Understanding The DATA FLOW in SSIS
The Data Flow
In the Previuos post you were introduced to the Control Flow tab through tasks. In this chapter, you’ll continue along those lines with an exploration of the Data Flow tab, which is where you will spend most of your time as an SSIS developer. The Data Flow Task is where the bulk of your data heavy lifting occurs in SSIS. This chapter walks you through the transformations in the Data Flow Task, demonstrating how they can help you move and clean your data. You’ll notice a few components (the CDC ones) aren’t covered in this chapter. Those needed more coverage than this chapter had room for and are covered in Chapter 11.
UNDERSTANDING THE DATA FLOW
The SSIS Data Flow is implemented as a logical pipeline, where data flows from one or more sources, through whatever transformations are needed to cleanse and reshape it for its new purpose, and into one or more destinations. The Data Flow does its work primarily in memory, which gives SSIS its strength, allowing the Data Flow to perform faster than any ELT type environment (in most cases) where the data is first loaded into a staging environment and then cleansed with a SQL statement.

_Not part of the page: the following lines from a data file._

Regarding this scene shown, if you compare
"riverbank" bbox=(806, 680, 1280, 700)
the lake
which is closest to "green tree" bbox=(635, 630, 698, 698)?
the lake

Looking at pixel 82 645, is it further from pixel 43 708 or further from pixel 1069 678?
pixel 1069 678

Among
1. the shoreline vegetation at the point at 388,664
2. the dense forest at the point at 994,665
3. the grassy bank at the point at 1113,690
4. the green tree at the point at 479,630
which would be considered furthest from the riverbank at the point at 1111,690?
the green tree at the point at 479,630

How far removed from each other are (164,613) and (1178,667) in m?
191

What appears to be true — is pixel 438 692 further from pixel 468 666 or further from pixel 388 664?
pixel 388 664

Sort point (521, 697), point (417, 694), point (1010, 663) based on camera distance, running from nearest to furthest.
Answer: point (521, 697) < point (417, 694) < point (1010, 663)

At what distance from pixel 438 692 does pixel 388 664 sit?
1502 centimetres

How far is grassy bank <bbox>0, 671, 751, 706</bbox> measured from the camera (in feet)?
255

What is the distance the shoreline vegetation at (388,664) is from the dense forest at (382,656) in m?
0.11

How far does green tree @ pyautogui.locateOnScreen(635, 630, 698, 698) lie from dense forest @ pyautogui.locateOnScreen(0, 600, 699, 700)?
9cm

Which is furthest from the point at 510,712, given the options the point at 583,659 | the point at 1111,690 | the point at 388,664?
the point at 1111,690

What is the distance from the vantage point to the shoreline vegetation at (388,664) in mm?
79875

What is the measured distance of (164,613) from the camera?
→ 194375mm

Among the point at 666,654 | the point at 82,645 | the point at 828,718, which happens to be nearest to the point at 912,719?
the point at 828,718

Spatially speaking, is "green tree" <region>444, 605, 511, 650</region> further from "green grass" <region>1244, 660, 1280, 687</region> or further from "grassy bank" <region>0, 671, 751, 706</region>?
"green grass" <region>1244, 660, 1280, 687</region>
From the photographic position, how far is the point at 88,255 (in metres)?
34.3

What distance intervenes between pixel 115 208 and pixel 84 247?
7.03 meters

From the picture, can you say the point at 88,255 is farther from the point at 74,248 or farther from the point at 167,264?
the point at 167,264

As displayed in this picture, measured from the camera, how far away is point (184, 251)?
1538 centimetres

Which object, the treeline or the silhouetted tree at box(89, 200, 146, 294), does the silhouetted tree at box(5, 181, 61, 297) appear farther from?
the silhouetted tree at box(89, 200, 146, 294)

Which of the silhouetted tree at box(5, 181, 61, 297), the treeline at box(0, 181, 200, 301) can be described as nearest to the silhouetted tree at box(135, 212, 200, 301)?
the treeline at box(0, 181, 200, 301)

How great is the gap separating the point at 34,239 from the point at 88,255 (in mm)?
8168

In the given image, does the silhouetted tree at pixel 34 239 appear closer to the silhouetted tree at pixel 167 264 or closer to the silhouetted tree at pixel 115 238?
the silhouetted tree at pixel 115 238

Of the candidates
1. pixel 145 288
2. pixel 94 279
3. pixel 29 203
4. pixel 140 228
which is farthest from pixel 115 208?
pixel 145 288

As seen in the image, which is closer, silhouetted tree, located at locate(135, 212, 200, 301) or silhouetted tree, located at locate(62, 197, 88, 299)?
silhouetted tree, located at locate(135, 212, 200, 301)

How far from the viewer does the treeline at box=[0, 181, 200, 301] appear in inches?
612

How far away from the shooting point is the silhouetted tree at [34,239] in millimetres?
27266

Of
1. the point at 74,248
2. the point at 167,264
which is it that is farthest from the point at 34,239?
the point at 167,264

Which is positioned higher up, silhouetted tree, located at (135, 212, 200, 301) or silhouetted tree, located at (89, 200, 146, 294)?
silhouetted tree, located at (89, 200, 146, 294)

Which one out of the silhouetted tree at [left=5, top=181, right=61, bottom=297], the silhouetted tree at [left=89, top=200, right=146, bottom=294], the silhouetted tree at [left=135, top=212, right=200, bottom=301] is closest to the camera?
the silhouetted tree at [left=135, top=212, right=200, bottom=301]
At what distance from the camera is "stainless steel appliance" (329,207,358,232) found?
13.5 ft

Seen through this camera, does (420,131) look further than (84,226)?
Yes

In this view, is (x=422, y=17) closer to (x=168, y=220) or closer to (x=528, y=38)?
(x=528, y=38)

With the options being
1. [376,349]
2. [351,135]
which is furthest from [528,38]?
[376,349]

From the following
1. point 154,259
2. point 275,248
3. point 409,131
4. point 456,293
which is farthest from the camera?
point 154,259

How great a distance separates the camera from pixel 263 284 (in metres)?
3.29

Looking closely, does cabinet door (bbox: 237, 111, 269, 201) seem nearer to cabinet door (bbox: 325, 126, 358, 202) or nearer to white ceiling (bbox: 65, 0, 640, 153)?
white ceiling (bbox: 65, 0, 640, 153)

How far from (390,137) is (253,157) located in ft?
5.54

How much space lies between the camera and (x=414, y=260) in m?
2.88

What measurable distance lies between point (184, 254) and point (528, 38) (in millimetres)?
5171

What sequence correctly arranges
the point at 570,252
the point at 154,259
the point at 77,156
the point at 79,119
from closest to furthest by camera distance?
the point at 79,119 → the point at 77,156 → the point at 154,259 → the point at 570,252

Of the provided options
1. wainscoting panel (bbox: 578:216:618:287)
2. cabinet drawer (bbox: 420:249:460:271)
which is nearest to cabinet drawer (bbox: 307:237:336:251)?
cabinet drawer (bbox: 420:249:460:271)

One of the toughest concepts to understand for a new SSIS developer is the difference between the Control Flow and the Data Flow tabs. Chapter 2 explains this further, but just to restate a piece of that concept, the Control Flow tab controls the workflow of the package and the order in which each task will execute. Each task in the Control Flow has a user interface to configure the task, with the exception of the Data Flow Task. The Data Flow Task is configured in the Data Flow tab. Once you drag a Data Flow Task onto the Control Flow tab and double-click it to configure it, you’re immediately taken to the Data Flow tab.
The Data Flow is made up of three components that are discussed in this chapter: sources, transformations (also known as transforms), and destinations. These three components make up the fundamentals of ETL. Sources extract data out of flat files, OLE DB databases, and other locations; transformations process the data once it has been pulled out; and destinations write the data to its final location.
Much of this ETL processing is done in memory, which is what gives SSIS its speed. It is much faster to apply business rules to your data in memory using a transformation than to have to constantly update a staging table. Because of this, though, your SSIS server will potentially need a large amount of memory, depending on the size of the file you are processing.
Data flows out of a source in memory buffers that are 10 megabytes in size or 10,000 rows (whichever comes first) by default. As the first transformation is working on those 10,000 rows, the next buffer of 10,000 rows is being processed at the source. This architecture limits the consumption of memory by SSIS and, in most cases, means that if you had 5 transforms dragged over, 50,000 rows will be worked on at the same time in memory. This can change only if you have asynchronous components like the Aggregate or Sort Transforms, which cause a full block of the pipeline.
Data viewers are a very important feature in SSIS for debugging your Data Flow pipeline. They enable you to view data at points in time at runtime. If you place a data viewer before and after the Aggregate Transformation, for example, you can see the data flowing into the transformation at runtime and what it looks like after the transformation happens. Once you deploy your package and run it on the server as a job or with the service, the data viewers do not show because they are only a debug feature within SQL Server Data Tools (SSDT).
To place a data viewer in your pipeline, right-click one of the paths (red or blue arrows leaving a transformation or source) and select Enable Data Viewer.
Once you run the package, you’ll see the data viewers open and populate with data when the package gets to that path in the pipeline that it’s attached to. The package will not proceed until you click the green play button (>). You can also copy the data into a viewer like Excel or Notepad for further investigation by clicking Copy Data. The data viewer displays up to 10,000 rows by default, so you may have to click the > button multiple times in order to go through all the data.
After adding more and more data viewers, you may want to remove them eventually to speed up your development execution. You can remove them by right-clicking the path that has the data viewer and selecting Disable Data Viewer.